— START OF EXTRACTED MATERIAL —
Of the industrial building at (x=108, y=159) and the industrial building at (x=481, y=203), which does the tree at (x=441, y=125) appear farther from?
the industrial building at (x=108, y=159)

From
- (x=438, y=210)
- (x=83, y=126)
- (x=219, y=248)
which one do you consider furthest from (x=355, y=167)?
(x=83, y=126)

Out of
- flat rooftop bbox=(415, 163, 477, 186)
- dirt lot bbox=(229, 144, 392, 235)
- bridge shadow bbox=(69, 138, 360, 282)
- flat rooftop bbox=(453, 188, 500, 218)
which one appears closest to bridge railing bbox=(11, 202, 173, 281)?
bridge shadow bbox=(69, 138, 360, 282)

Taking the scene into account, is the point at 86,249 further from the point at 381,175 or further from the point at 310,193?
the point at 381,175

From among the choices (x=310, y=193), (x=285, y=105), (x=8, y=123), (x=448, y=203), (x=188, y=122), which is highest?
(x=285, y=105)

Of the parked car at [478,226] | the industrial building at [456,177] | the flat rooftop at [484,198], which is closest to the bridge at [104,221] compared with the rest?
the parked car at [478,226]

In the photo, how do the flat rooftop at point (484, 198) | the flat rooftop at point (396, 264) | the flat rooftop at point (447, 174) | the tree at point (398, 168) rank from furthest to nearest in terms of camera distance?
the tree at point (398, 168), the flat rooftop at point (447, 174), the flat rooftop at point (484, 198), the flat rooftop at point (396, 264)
— END OF EXTRACTED MATERIAL —
▶ **YOUR INSTRUCTIONS**:
Reproduce every line of the listing above verbatim, from the first line to the last, without altering any wording, coordinates, or punctuation.

▶ **RESULT OF THIS TASK**:
Of the industrial building at (x=108, y=159) and the industrial building at (x=481, y=203), which does the tree at (x=441, y=125) appear farther from?
the industrial building at (x=108, y=159)

From
- (x=438, y=210)
- (x=83, y=126)
- (x=219, y=248)
which one do you consider furthest from (x=355, y=167)?
(x=83, y=126)

Out of
- flat rooftop bbox=(415, 163, 477, 186)
- dirt lot bbox=(229, 144, 392, 235)
- bridge shadow bbox=(69, 138, 360, 282)
- flat rooftop bbox=(453, 188, 500, 218)
which one appears closest to bridge railing bbox=(11, 202, 173, 281)?
bridge shadow bbox=(69, 138, 360, 282)

Taking the scene into account, is the point at 86,249 further from the point at 381,175 or further from the point at 310,193?
the point at 381,175

From among the choices (x=310, y=193), (x=285, y=105), (x=8, y=123), (x=448, y=203), (x=188, y=122), which is highest?
(x=285, y=105)

Of the parked car at [478,226] | the industrial building at [456,177] | the flat rooftop at [484,198], which is closest to the bridge at [104,221] compared with the rest?
the parked car at [478,226]

In the photo, how do the flat rooftop at point (484, 198) | the flat rooftop at point (396, 264) | the flat rooftop at point (447, 174) | the tree at point (398, 168) rank from furthest to nearest in terms of camera distance?
the tree at point (398, 168), the flat rooftop at point (447, 174), the flat rooftop at point (484, 198), the flat rooftop at point (396, 264)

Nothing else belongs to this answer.